I didn’t see more of Bechdel’s work until a few years later, when I left that asshat and got together with my current wife, who owned all the collections.  I read through them ravenously and then kept current via Lesbian News, which always had a set of the latest Dykes in the center of the issue, and eventually moved to the web, where Bechdel was posting them on her website.   Naturally, when Bechdel first published Fun Home, we bought it almost immediately.  (We were also lucky enough to get hold of an autographed copy of the sequel, Are You My Mother?)   If I’d been more familiar with NYC, as many of my friends are, we probably would have seen the musical sooner, but I am something of a coward about traveling, and require some time to adapt myself to the idea of going somewhere relatively new.

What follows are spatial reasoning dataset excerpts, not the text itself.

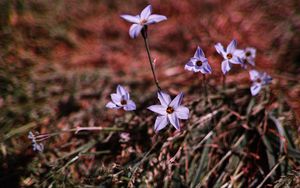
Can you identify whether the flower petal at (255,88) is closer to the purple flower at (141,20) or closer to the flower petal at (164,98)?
the flower petal at (164,98)

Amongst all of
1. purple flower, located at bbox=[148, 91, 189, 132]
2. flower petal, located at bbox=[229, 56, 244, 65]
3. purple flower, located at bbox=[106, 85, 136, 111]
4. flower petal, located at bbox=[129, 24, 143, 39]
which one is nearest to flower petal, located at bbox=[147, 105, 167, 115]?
purple flower, located at bbox=[148, 91, 189, 132]

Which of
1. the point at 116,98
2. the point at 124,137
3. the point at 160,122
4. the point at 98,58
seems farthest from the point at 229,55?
the point at 98,58

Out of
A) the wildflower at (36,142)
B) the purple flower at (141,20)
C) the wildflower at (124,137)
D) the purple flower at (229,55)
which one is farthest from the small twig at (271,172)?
the wildflower at (36,142)

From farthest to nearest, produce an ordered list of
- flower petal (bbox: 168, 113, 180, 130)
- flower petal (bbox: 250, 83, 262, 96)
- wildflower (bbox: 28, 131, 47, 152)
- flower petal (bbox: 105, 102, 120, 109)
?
flower petal (bbox: 250, 83, 262, 96)
wildflower (bbox: 28, 131, 47, 152)
flower petal (bbox: 105, 102, 120, 109)
flower petal (bbox: 168, 113, 180, 130)

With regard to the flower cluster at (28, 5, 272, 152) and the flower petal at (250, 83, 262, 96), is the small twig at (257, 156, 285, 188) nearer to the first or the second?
the flower petal at (250, 83, 262, 96)

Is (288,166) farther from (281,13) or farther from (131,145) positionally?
(281,13)

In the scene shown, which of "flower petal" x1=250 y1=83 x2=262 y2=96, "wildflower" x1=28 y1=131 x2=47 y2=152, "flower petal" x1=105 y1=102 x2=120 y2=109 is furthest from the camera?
"flower petal" x1=250 y1=83 x2=262 y2=96

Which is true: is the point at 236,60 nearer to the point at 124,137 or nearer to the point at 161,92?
the point at 161,92
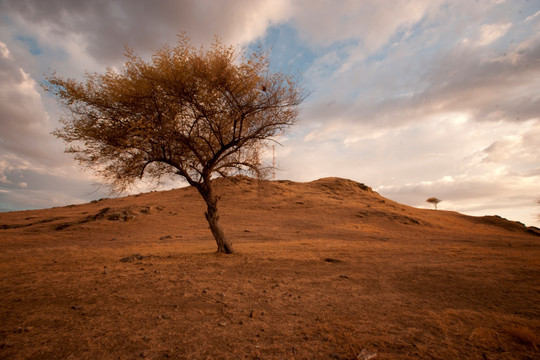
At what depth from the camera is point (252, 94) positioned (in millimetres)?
12945

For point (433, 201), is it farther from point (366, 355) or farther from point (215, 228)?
point (366, 355)

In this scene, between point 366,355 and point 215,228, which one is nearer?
point 366,355

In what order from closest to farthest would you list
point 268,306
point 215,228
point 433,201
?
point 268,306 < point 215,228 < point 433,201

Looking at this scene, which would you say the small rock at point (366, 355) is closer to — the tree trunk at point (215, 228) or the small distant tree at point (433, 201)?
the tree trunk at point (215, 228)

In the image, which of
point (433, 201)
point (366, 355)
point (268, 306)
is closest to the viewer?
point (366, 355)

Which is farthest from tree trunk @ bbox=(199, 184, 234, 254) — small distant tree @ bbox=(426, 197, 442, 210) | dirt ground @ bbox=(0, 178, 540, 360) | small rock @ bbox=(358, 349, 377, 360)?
small distant tree @ bbox=(426, 197, 442, 210)

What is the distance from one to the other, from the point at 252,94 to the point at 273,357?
Result: 11.5m

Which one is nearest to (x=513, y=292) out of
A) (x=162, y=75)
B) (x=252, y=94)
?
(x=252, y=94)

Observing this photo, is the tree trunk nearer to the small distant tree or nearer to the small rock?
the small rock

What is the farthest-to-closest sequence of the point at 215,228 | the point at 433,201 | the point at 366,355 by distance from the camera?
the point at 433,201 < the point at 215,228 < the point at 366,355

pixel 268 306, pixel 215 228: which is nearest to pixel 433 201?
pixel 215 228

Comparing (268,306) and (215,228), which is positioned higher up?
(215,228)

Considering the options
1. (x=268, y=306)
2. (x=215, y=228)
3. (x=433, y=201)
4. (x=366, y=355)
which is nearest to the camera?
(x=366, y=355)

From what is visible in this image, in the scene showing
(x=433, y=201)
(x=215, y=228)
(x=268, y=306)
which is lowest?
(x=268, y=306)
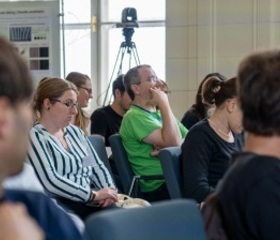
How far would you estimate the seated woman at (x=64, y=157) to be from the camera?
331 cm

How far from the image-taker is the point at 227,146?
11.1 feet

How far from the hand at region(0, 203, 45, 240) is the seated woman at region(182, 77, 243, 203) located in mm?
Answer: 2464

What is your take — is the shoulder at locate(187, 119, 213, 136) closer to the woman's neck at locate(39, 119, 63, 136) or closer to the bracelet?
the bracelet

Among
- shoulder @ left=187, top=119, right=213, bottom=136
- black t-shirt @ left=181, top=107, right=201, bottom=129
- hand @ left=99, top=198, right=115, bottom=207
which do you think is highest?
shoulder @ left=187, top=119, right=213, bottom=136

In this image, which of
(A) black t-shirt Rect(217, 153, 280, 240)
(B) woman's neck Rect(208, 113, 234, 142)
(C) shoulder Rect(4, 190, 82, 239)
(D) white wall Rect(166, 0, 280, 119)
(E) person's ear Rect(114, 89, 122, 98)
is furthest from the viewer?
(D) white wall Rect(166, 0, 280, 119)

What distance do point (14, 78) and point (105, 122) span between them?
14.8 ft

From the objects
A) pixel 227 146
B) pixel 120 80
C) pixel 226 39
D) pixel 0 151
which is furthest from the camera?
pixel 226 39

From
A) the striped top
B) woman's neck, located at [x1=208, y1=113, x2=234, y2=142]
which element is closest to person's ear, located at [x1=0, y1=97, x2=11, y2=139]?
the striped top

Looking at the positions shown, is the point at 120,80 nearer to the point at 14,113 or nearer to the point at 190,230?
the point at 190,230

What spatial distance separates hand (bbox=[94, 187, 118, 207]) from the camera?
3488 millimetres

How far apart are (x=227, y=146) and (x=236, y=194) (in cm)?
196

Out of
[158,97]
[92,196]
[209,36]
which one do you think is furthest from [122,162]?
[209,36]

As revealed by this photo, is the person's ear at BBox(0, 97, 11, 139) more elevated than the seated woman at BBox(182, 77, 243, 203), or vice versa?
the person's ear at BBox(0, 97, 11, 139)

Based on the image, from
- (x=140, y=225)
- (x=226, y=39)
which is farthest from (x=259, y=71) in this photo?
Result: (x=226, y=39)
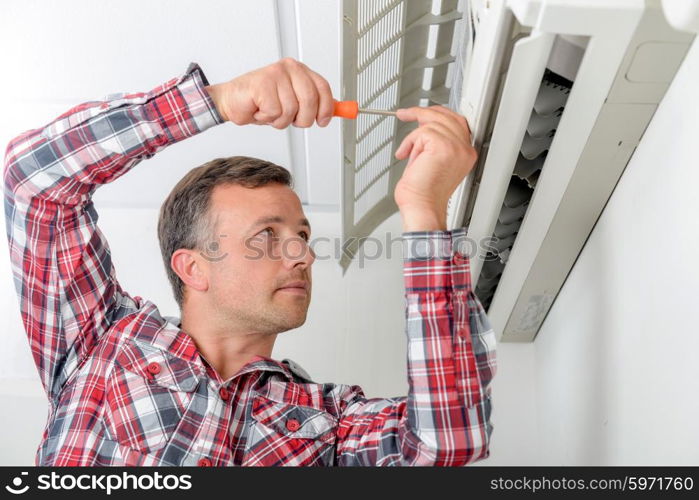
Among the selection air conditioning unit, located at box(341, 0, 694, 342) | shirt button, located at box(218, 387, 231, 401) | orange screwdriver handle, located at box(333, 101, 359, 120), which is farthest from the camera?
shirt button, located at box(218, 387, 231, 401)

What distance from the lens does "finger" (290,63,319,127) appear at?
98 centimetres

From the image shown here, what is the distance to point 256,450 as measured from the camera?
1058 mm

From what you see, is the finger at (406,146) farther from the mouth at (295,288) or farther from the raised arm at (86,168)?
the mouth at (295,288)

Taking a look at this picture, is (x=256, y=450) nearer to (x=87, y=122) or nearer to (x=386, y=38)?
(x=87, y=122)

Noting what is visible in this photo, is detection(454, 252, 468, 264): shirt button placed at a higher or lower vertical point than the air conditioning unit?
lower

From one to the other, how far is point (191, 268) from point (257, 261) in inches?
6.0

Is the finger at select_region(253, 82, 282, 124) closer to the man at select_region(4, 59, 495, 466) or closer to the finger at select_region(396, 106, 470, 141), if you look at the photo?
the man at select_region(4, 59, 495, 466)

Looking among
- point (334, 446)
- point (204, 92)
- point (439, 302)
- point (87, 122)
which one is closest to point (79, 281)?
point (87, 122)

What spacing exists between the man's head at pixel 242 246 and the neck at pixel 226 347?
2 cm

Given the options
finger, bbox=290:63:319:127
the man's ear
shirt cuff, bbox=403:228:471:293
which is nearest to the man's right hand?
finger, bbox=290:63:319:127

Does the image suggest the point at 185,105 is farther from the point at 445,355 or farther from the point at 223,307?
the point at 445,355

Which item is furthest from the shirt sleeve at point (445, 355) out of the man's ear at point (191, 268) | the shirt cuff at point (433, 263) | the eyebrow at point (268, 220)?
the man's ear at point (191, 268)

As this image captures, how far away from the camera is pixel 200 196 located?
1.26 m

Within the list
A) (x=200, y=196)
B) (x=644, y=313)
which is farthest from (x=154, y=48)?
(x=644, y=313)
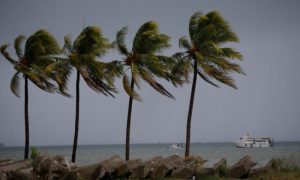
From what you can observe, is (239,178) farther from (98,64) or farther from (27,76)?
(27,76)

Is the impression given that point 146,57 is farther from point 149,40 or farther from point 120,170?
point 120,170

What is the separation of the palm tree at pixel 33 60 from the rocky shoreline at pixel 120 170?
449 inches

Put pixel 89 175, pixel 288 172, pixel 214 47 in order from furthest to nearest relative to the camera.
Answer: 1. pixel 214 47
2. pixel 288 172
3. pixel 89 175

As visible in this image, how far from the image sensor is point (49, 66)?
29172 mm

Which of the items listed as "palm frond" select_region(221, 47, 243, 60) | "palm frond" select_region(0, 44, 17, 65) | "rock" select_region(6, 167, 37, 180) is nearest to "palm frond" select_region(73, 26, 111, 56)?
"palm frond" select_region(0, 44, 17, 65)

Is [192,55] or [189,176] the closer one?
[189,176]

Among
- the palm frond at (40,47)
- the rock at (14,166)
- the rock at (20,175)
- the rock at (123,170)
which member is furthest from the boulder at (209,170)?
the palm frond at (40,47)

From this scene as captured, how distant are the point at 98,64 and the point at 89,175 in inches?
488

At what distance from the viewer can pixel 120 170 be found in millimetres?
19125

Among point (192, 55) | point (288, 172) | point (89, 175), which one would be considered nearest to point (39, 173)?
point (89, 175)

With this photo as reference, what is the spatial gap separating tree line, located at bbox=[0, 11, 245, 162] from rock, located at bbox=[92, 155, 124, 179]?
9337 millimetres

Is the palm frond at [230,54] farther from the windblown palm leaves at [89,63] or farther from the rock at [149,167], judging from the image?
the rock at [149,167]

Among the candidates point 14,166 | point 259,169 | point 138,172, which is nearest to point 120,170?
point 138,172

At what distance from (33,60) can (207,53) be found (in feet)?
39.2
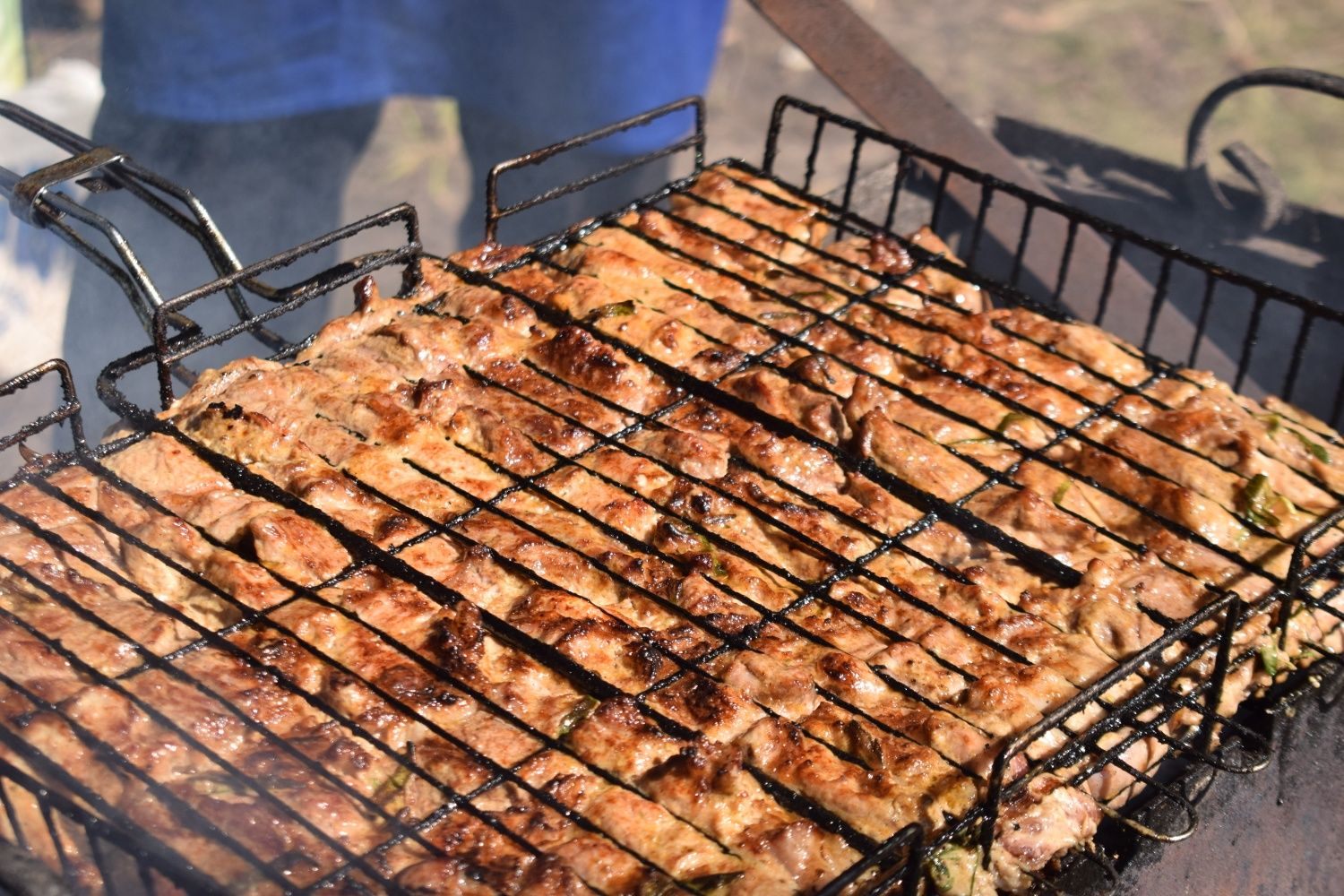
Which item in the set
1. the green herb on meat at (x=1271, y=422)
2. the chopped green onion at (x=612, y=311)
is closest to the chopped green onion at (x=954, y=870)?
the green herb on meat at (x=1271, y=422)

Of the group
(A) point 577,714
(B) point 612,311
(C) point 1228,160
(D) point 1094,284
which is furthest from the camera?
(C) point 1228,160

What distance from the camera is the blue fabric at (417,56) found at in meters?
7.44

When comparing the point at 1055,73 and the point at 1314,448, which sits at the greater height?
the point at 1055,73

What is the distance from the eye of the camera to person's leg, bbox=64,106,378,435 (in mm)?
7316

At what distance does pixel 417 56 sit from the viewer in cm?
841

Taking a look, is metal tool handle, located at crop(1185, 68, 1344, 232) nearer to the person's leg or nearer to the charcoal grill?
the charcoal grill

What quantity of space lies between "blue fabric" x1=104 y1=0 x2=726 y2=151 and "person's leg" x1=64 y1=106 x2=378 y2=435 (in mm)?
232

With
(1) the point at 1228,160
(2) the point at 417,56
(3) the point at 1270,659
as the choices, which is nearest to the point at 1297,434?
(3) the point at 1270,659

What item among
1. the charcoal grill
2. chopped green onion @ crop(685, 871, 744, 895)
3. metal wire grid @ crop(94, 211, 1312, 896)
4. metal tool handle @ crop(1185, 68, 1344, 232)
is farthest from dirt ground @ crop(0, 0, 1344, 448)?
chopped green onion @ crop(685, 871, 744, 895)

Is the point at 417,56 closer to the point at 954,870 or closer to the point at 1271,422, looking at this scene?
the point at 1271,422

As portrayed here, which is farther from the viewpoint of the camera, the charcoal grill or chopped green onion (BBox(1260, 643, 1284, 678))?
chopped green onion (BBox(1260, 643, 1284, 678))

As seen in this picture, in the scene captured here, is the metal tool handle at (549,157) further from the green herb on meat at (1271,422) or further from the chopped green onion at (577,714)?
the green herb on meat at (1271,422)

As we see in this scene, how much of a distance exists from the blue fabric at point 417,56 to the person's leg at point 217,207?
0.23 metres

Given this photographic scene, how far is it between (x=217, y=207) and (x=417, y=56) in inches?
62.1
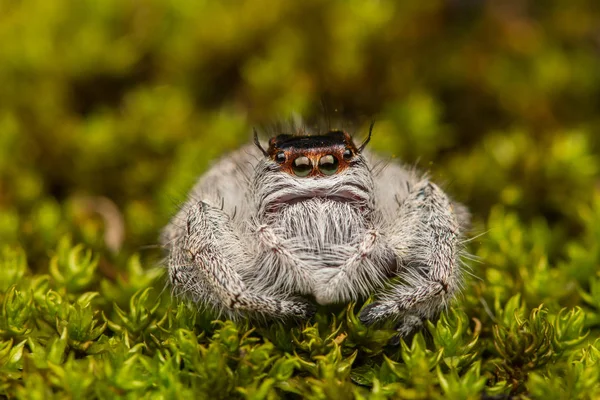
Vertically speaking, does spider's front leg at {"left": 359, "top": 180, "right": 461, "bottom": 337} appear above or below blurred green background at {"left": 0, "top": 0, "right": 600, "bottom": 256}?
below

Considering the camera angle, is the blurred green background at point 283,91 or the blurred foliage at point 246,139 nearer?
the blurred foliage at point 246,139

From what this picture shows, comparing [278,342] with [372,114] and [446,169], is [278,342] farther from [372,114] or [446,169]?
[372,114]

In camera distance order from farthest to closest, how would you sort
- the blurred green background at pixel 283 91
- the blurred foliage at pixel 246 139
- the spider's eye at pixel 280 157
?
the blurred green background at pixel 283 91, the spider's eye at pixel 280 157, the blurred foliage at pixel 246 139

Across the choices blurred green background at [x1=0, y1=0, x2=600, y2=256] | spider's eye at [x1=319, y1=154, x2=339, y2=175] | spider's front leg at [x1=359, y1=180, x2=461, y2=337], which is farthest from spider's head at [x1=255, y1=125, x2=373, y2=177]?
blurred green background at [x1=0, y1=0, x2=600, y2=256]

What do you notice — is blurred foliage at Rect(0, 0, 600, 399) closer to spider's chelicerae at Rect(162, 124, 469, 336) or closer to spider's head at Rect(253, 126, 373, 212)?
spider's chelicerae at Rect(162, 124, 469, 336)

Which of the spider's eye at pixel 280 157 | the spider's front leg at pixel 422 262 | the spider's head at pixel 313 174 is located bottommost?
the spider's front leg at pixel 422 262

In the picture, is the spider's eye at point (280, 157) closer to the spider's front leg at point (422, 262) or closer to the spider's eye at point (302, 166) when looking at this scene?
the spider's eye at point (302, 166)

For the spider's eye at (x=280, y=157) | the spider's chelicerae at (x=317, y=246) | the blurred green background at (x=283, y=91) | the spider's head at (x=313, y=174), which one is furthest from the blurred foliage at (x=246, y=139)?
the spider's eye at (x=280, y=157)

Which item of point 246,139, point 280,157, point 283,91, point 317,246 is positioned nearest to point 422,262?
point 317,246
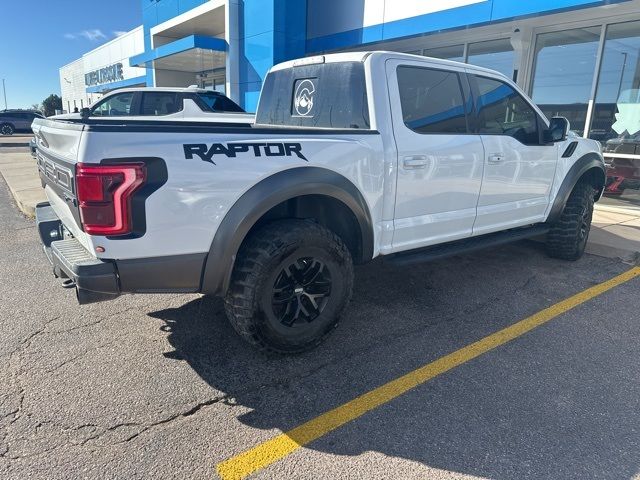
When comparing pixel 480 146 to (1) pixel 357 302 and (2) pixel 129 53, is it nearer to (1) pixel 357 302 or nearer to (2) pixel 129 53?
(1) pixel 357 302

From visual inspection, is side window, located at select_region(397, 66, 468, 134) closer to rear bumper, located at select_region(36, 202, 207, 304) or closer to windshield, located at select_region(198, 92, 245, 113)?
rear bumper, located at select_region(36, 202, 207, 304)

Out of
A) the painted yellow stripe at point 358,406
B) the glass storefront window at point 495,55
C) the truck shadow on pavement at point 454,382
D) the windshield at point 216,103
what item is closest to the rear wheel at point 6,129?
the windshield at point 216,103

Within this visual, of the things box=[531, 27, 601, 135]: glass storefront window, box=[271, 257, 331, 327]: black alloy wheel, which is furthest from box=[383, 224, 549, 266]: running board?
box=[531, 27, 601, 135]: glass storefront window

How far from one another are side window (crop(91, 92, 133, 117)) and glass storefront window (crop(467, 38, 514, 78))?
7699 millimetres

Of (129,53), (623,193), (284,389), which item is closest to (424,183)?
(284,389)

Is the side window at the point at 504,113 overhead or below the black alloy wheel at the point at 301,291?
overhead

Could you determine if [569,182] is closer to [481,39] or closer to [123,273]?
[123,273]

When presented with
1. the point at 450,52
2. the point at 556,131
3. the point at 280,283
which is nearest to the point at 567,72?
the point at 450,52

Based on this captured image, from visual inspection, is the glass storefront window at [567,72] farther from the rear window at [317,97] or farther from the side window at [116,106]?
the side window at [116,106]

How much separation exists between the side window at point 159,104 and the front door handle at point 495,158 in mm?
7132

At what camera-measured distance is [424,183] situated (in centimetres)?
349

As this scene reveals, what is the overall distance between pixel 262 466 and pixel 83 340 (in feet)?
6.01

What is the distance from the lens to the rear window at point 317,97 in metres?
3.41

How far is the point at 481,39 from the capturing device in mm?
10375
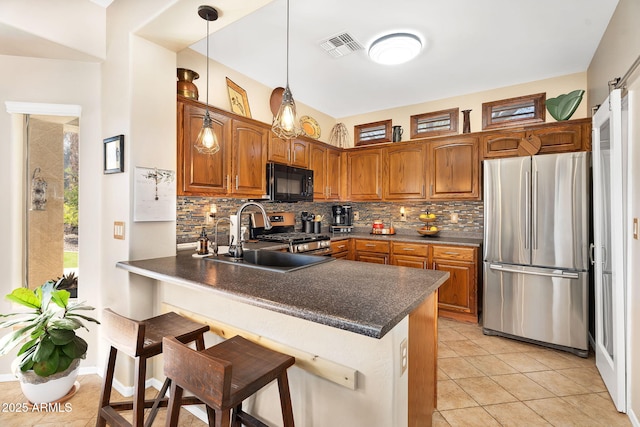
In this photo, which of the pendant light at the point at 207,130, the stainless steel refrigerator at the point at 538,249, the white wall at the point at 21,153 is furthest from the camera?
the stainless steel refrigerator at the point at 538,249

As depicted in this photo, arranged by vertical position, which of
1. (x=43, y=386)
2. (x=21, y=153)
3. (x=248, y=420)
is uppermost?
(x=21, y=153)

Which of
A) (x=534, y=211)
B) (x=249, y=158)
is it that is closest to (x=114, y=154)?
(x=249, y=158)

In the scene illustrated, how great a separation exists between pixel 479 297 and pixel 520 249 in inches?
35.2

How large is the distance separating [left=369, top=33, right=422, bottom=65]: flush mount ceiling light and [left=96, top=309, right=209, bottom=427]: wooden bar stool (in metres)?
2.57

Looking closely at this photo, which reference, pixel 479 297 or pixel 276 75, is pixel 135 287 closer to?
pixel 276 75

In this case, travel was facilitated by a friend who so strongly recommended the show that she offered us crash space at her house if we wanted to see it.  So we took her up on it.

So after spending the afternoon at the Met, we settled down to wait in the lobby of the Circle in the Square Theater on Broadway, and watched people come in, including many of the actors.  I was feeling tense already.  I’d read reviews, I’d watched performances of “Ring of Keys,” I’d read Bechdel’s reaction to seeing it. I was afraid my expectations might be too high.  I was a little afraid of my own reactions to seeing it.

Annnnd right from the dimming of the lights and, “Daddy, hey, Daddy, come here, okay?” I was sitting on my vast array of feels and trying to keep them down.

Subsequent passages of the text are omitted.